“Meditation” – One way to happiness

"Meditation" - One way to happiness

Meditation war (und ist bis heute) irgendwie immer etwas abstrakt für mich. Wie meditiert man denn nun “richtig” und vor allem, was soll das Ganze bringen?

In den letzten 5 Jahren habe ich immer wieder Meditationsversuche gestartet, weil ich mir dachte, dass ja erstens irgendetwas dran sein muss, weil es viele Menschen gibt, die darauf schwören und zweitens, dass Meditation irgendwie unerlässlich ist, wenn man sich geistig weiterentwickeln will. Kann es also wirklich sein, dass man durch bloßes Sitzen (oder gehen…) zu mehr Klarheit findet, mehr Mitgefühl entwickelt oder gar zufriedener wird?

Seit ein paar Monaten ist Meditation nun ein fester Bestandteil meines Tages und ich finde es spannend, zu beobachten, wie sich meine Meditation (oder ich..) weiterentwickelt.
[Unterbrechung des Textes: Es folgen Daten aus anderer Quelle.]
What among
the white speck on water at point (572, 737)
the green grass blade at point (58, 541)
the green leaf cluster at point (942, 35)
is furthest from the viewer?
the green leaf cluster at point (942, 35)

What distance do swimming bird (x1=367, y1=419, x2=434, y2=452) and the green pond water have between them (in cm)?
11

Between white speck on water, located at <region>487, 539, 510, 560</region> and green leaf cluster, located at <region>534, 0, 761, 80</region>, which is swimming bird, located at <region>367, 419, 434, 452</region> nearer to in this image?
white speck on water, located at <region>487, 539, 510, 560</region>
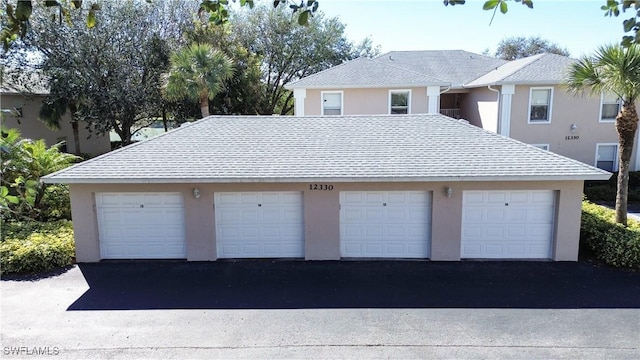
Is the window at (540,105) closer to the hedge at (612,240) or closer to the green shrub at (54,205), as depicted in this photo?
the hedge at (612,240)

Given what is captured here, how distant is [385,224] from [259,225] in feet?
11.3

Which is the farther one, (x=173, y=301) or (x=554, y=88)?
(x=554, y=88)

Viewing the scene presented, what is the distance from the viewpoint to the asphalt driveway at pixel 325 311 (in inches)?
278

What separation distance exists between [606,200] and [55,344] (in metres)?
21.0

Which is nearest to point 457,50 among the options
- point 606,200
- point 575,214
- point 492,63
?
point 492,63

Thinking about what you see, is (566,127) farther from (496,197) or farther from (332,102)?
(496,197)

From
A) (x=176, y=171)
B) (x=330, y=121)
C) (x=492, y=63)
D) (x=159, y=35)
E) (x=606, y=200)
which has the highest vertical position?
(x=159, y=35)

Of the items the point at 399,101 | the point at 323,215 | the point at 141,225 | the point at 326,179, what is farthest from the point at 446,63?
the point at 141,225

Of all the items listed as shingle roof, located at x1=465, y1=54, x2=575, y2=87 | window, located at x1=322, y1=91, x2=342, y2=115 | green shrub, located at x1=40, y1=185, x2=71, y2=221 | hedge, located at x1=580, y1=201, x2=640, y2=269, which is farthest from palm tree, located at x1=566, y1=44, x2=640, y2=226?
green shrub, located at x1=40, y1=185, x2=71, y2=221

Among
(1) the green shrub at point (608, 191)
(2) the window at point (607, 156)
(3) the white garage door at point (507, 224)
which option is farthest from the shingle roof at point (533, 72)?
(3) the white garage door at point (507, 224)

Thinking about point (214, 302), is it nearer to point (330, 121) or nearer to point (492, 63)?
point (330, 121)

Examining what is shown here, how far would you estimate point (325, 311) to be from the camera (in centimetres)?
835

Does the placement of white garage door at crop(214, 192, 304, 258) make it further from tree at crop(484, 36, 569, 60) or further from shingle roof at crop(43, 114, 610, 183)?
tree at crop(484, 36, 569, 60)

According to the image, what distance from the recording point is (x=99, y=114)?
952 inches
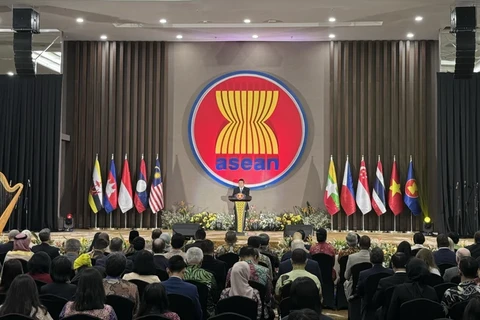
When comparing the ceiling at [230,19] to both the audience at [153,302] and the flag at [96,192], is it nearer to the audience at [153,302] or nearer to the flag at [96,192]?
the flag at [96,192]

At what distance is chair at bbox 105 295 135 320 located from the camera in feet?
12.8

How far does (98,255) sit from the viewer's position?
5918 mm

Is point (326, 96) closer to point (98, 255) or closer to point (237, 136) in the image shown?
point (237, 136)

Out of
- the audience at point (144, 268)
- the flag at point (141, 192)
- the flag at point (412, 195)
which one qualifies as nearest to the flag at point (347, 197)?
the flag at point (412, 195)

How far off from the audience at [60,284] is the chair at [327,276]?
3209mm

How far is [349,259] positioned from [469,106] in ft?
30.7

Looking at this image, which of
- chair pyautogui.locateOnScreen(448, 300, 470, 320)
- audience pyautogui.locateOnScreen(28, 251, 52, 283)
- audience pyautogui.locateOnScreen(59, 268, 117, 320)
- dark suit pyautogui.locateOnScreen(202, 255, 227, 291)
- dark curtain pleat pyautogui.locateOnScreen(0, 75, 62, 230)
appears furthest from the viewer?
dark curtain pleat pyautogui.locateOnScreen(0, 75, 62, 230)

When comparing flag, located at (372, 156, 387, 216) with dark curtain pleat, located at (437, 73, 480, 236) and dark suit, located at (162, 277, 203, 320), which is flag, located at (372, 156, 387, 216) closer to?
dark curtain pleat, located at (437, 73, 480, 236)

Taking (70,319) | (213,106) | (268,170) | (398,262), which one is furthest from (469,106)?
(70,319)

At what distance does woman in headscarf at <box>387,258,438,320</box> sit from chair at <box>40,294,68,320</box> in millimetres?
2302

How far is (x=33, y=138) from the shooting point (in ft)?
47.4

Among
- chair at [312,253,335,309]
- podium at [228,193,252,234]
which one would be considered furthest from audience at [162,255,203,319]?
podium at [228,193,252,234]

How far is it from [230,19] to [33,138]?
579cm

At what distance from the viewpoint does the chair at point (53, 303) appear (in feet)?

Super wichtig finde ich ein passendes Meditationskissen. Gerade am Anfang, weil die Wenigsten das Sitzen im Lotus- oder Schneidersitz gewöhnt sind und man sonst schnell Rückenschmerzen bekommt. Die Hände legen ich entweder einfach entspannt auf die Knie oder in die klassische Haltung aus dem Hatha-Yoga, wo Daumen und Zeigefinger einen Ring bilden. Zuhause habe ich einen festen Platz und in der Regel meditiere ich auch immer zur gleichen Zeit. Meistens Morgens, aber wenn es zeitlich besser passt auch mal Abends – oder beides. Zeitlich habe ich mit 5 Minuten gestartet, mittlerweile sind es 20 Minuten. Ich finde es gut und wichtig, mit einer kurzen Dauer anzufangen, denn so kann man sich gerade am Anfang besser motivieren und das Bedürfnis länger sitzen zu bleiben, kommt mit der Zeit von ganz alleine.

Das man beim Meditieren nichts denken darf, ist natürlich totaler Quatsch. Viel mehr geht es darum, Gedanken und Gefühle einfach da sein zu lassen; zu akzeptieren, aber sich nicht (wie man es sonst gerne tut) darin “fest zu denken” bzw. anzufangen über etwas nachzugrübeln. Meditation ist eine wunderbare Form seine Gedanken zu beobachten ohne sie zu interpretieren oder zu bewerten. Es geht einfach nur darum diese wahrzunehmen. Wenn ich registriere, dass ich anfange nachzudenken, konzentriere mich wieder auf meinen Atem und versuche den Augenblick bewusst wahrzunehmen. Es gibt natürlich unglaublich viele Meditationstechniken. Ich persönlich mag es simple und richte meine Konzentration einfach immer wieder auf mein Einatmen und dann auf mein Ausatmen. Das ist gar nicht so uninteressant wie es sich vielleicht anhört, denn unser Atem verrät uns eine ganze Menge darüber, wie es uns eigentlich gerade geht. (Bei Stress neigen wir beispielsweise dazu, zu schnell und zu oberflächlich zu atmen oder den Atem sogar anzuhalten.)

Mittlerweile kann ich die Zeit der Meditation richtig geniessen (Und das war definitiv nicht immer so…). Ich geniesse es, dass meine Sinne sich einfach mal ausruhen können und das ich durch dieses “Ausruhen” danach viel entspannter und wieder aufnahmefähiger bin. Ich habe das Gefühl, dass sich durch die Meditation etwas in mir verändert und sich diese Veränderung wiederum in meinen alltäglichen Handlungen wiederspiegelt; ich bin sensibler für meine Bedürfnisse geworden und weiss viel schneller, was mir gerade fehlt und wo meine Grenzen sind. Ich nehme häufiger wahr, wenn ich negative Gedanken habe und mir wird immer mehr bewusst, dass ich mir meine Welt durch das, was ich denke, sage und tue selber gestalte.